Harry Hartounian: Boy, I wish I could get that excited about nothing.
Navin R. Johnson: Nothing? Are you kidding? Page 73 - Johnson, Navin R.! I'm somebody now! Millions of people look at this book everyday! This is the kind of spontaneous publicity - your name in print - that makes people. I'm in print! Things are going to start happening to me now.
But I'm getting too deep into my metaphor.
The purpose of this post is to say that Mark Logic is mentioned in the new Forrester Wave: Enterprise Database Management Systems , Q2 2009, published 6/30/09 and authored by Principal Analyst Noel Yuhanna.
(The new Forrester Wave's here! The new Forrester Wave's here!)
One of the more stunning highlights of the report is the degree of dominance held by the IBM, Microsoft, Oracle oligopoly: they estimate that those three vendors control more than 88% of the market. Huge market shares and high operating margins breed complacency faster than stagnant water breeds mosquitoes, so I remain confident in the disruption potential in segments of this, per Forrester, $27B market.
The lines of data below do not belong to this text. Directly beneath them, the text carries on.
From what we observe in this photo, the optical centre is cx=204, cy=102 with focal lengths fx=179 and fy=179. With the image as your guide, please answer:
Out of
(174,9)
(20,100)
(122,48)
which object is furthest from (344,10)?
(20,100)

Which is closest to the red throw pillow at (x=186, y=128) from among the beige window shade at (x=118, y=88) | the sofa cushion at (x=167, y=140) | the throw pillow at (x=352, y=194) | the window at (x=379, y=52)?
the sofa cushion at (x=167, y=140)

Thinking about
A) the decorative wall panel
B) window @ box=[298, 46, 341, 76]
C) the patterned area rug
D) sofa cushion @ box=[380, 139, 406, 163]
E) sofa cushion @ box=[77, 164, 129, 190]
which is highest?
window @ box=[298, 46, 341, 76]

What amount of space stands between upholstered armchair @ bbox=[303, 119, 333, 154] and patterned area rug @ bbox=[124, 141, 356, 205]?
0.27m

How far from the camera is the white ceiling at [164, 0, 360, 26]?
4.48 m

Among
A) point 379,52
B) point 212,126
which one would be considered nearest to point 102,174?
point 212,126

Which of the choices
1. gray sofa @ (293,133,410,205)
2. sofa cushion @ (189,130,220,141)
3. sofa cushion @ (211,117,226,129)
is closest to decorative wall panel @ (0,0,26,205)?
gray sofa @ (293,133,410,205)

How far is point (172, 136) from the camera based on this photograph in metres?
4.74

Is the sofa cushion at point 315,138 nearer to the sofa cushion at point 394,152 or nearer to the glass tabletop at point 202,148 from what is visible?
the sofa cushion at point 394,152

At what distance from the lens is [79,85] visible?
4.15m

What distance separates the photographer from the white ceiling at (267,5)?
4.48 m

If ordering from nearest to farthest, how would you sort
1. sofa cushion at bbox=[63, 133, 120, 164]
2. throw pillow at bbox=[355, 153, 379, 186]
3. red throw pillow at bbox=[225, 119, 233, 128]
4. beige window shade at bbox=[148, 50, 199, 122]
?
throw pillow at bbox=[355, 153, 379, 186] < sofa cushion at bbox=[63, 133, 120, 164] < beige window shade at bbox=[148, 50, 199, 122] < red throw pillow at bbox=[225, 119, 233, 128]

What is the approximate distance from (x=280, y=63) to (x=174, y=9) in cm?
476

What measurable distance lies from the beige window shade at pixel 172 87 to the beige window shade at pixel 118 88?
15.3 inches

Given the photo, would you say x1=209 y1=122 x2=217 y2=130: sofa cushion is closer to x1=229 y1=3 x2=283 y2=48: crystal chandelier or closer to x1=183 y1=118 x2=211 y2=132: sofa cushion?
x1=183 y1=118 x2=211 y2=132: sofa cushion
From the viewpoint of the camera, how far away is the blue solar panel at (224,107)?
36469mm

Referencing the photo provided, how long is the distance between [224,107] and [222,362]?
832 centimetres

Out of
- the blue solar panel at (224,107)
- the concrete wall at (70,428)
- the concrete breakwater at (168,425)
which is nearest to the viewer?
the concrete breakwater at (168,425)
We get a mention in the description of the database market landscape, which breaks the market into three segments: OLTP databases, data warehouse databases, and specialized databases.
(I'm in print! Things are going to start happening to me, now.)
Excerpt:
Specialized databases. Beyond the OLTP and warehouse categories, the specialized database category provides DBMSes used by applications for specific purposes — such as mobile applications, XML applications, or standalone applications that need an embedded database repository. Most of these requirements come from value-added resellers (VARs), original equipment manufacturers (OEMs), and independent software vendors (ISVs) that use a specialized database to store data and metadata for their applications. Vendors of specialized databases include IBM, Microsoft, Oracle, and Sybase, as well as smaller vendors such as Mark Logic, Progress, and Software AG.I am happy for two reasons:
- The growing acceptance of special-purpose DBMSs as a valid segment of the DBMS market. Ten years ago, most of the analyst didn't concede the need for specialized DBMSs to exist.
- We get mentioned as a member of the class. There are literally scores of specialized DBMSs out there (e.g., column stores, stream stores, XML stores, DW stores) so I'm happy that we were cited as an example.